[What this task involves] Copy nothing but the text: reproduce each line of the listing exactly and leave the pictures out.

++++++++++

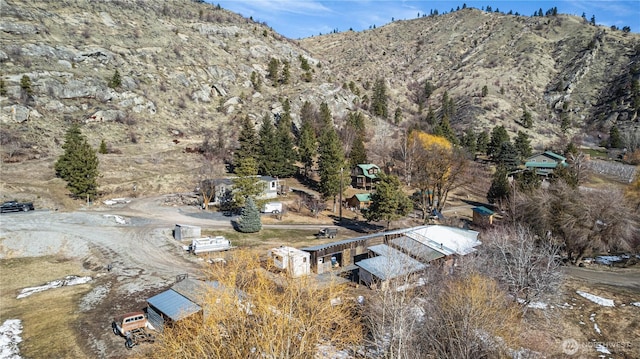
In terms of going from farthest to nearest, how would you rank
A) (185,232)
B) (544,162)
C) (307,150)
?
(544,162)
(307,150)
(185,232)

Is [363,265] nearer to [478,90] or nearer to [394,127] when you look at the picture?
[394,127]

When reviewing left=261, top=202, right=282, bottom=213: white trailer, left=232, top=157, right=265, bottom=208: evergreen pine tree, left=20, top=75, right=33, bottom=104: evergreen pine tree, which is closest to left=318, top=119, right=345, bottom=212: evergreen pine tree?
left=261, top=202, right=282, bottom=213: white trailer

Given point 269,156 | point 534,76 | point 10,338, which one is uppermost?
point 534,76

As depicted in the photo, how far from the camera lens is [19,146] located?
6231cm

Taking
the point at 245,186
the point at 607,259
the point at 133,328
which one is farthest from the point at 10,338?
the point at 607,259

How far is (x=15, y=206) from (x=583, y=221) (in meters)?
71.4

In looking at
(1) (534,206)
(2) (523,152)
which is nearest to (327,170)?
(1) (534,206)

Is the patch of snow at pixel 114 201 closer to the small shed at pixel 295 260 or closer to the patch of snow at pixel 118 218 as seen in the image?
the patch of snow at pixel 118 218

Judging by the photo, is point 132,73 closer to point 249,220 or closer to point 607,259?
point 249,220

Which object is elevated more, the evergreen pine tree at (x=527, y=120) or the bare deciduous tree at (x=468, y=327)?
the evergreen pine tree at (x=527, y=120)

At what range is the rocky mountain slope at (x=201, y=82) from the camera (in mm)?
71062

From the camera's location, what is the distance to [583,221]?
4128cm

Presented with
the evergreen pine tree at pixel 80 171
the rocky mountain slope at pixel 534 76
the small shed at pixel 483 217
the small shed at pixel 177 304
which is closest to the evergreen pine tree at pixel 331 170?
the small shed at pixel 483 217

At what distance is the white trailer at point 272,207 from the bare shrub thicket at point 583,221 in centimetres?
3686
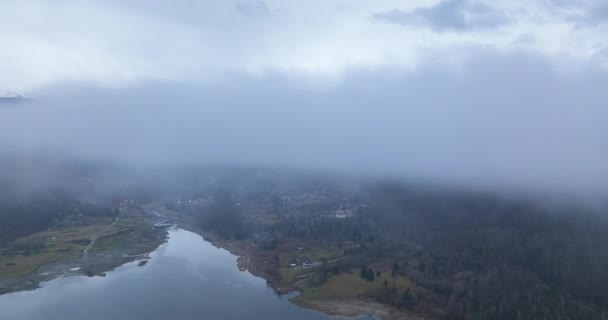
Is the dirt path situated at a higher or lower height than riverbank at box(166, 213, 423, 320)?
higher

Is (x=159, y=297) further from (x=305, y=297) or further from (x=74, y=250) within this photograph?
(x=74, y=250)

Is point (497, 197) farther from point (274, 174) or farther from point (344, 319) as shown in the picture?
point (274, 174)

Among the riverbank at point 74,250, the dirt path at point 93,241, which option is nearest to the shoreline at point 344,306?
the riverbank at point 74,250

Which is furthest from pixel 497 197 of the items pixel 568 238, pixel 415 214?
pixel 568 238

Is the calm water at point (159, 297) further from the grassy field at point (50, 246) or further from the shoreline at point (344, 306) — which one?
the grassy field at point (50, 246)

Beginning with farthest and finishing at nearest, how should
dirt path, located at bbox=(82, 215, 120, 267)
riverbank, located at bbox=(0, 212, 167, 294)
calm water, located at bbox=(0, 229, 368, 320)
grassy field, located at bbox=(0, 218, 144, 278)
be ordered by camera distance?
dirt path, located at bbox=(82, 215, 120, 267), grassy field, located at bbox=(0, 218, 144, 278), riverbank, located at bbox=(0, 212, 167, 294), calm water, located at bbox=(0, 229, 368, 320)

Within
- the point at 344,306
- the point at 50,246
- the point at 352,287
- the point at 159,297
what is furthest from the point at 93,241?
the point at 344,306

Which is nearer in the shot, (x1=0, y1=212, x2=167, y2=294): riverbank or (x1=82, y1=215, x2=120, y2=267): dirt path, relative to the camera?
(x1=0, y1=212, x2=167, y2=294): riverbank

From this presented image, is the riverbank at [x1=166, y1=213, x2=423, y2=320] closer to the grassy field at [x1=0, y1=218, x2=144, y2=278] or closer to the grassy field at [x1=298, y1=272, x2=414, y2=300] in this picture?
the grassy field at [x1=298, y1=272, x2=414, y2=300]

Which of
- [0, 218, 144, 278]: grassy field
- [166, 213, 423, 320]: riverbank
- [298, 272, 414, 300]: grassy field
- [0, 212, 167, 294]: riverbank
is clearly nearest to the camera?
[166, 213, 423, 320]: riverbank

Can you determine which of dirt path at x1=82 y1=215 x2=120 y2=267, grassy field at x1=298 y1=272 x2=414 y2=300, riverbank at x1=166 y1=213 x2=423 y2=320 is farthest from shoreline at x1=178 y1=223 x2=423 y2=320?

++++++++++

[Result of the exercise]
In terms of going from farthest to nearest, how would you rank
A) (185,232)
B) (544,162)
C) (307,150)
?
(544,162)
(307,150)
(185,232)

Is [363,265] nearer to [478,90] or nearer to [394,127] when you look at the picture?
[394,127]

When reviewing left=261, top=202, right=282, bottom=213: white trailer, left=232, top=157, right=265, bottom=208: evergreen pine tree, left=20, top=75, right=33, bottom=104: evergreen pine tree, which is closest to left=318, top=119, right=345, bottom=212: evergreen pine tree?
left=261, top=202, right=282, bottom=213: white trailer

Given point 269,156 | point 534,76 | point 10,338, which one is uppermost?
point 534,76

As depicted in the photo, how far from the camera lens is [19,146] located?
6231cm

Taking
the point at 245,186
the point at 607,259
the point at 133,328
which one is farthest from the point at 10,338?
the point at 607,259

How far is (x=15, y=206) from (x=583, y=221) (in meters)?
71.4

In looking at
(1) (534,206)
(2) (523,152)
which is nearest to (327,170)?
(1) (534,206)

Is the patch of snow at pixel 114 201 closer to the small shed at pixel 295 260 or closer to the patch of snow at pixel 118 218 as seen in the image?
the patch of snow at pixel 118 218

Judging by the photo, is point 132,73 closer to point 249,220 or closer to point 607,259?
point 249,220

Which object is elevated more, the evergreen pine tree at (x=527, y=120) or the bare deciduous tree at (x=468, y=327)?
the evergreen pine tree at (x=527, y=120)

At what range is the rocky mountain slope at (x=201, y=82) from the camera (in mm)?
71062

From the camera's location, what is the distance to [583,221]?
4128cm

Presented with
the evergreen pine tree at pixel 80 171
the rocky mountain slope at pixel 534 76
the small shed at pixel 483 217
the small shed at pixel 177 304
which is closest to the evergreen pine tree at pixel 331 170?
the small shed at pixel 483 217

At what distance is the white trailer at point 272,207 from the bare shrub thicket at point 583,221 in centimetres?
3686
Is the dirt path situated at a higher or lower height than riverbank at box(166, 213, 423, 320)?
higher

Is (x=159, y=297) further from (x=305, y=297) or further from (x=74, y=250) within this photograph?
(x=74, y=250)

Is point (497, 197) farther from point (274, 174) or farther from point (344, 319) as shown in the picture?
point (274, 174)

Among the riverbank at point 74,250, the dirt path at point 93,241, which option is nearest to the shoreline at point 344,306?
the riverbank at point 74,250

Which is furthest from pixel 497 197 of the items pixel 568 238, pixel 415 214?
pixel 568 238

Is the calm water at point (159, 297) further from the grassy field at point (50, 246) or further from the shoreline at point (344, 306) — which one?
the grassy field at point (50, 246)

Beginning with farthest and finishing at nearest, how should
dirt path, located at bbox=(82, 215, 120, 267)
riverbank, located at bbox=(0, 212, 167, 294)
calm water, located at bbox=(0, 229, 368, 320)
grassy field, located at bbox=(0, 218, 144, 278)
be ordered by camera distance?
dirt path, located at bbox=(82, 215, 120, 267), grassy field, located at bbox=(0, 218, 144, 278), riverbank, located at bbox=(0, 212, 167, 294), calm water, located at bbox=(0, 229, 368, 320)

Within
- the point at 344,306
- the point at 50,246
- the point at 352,287
- the point at 159,297
what is furthest from the point at 93,241?
the point at 344,306

Which is nearer in the shot, (x1=0, y1=212, x2=167, y2=294): riverbank or (x1=82, y1=215, x2=120, y2=267): dirt path, relative to the camera?
(x1=0, y1=212, x2=167, y2=294): riverbank

From this presented image, is the riverbank at [x1=166, y1=213, x2=423, y2=320] closer to the grassy field at [x1=0, y1=218, x2=144, y2=278] or closer to the grassy field at [x1=298, y1=272, x2=414, y2=300] in this picture?
the grassy field at [x1=298, y1=272, x2=414, y2=300]

Which of
- [0, 218, 144, 278]: grassy field
- [166, 213, 423, 320]: riverbank
- [298, 272, 414, 300]: grassy field
- [0, 212, 167, 294]: riverbank
is clearly nearest to the camera?
[166, 213, 423, 320]: riverbank

Can you determine which of dirt path at x1=82 y1=215 x2=120 y2=267, grassy field at x1=298 y1=272 x2=414 y2=300, riverbank at x1=166 y1=213 x2=423 y2=320 is farthest from shoreline at x1=178 y1=223 x2=423 y2=320?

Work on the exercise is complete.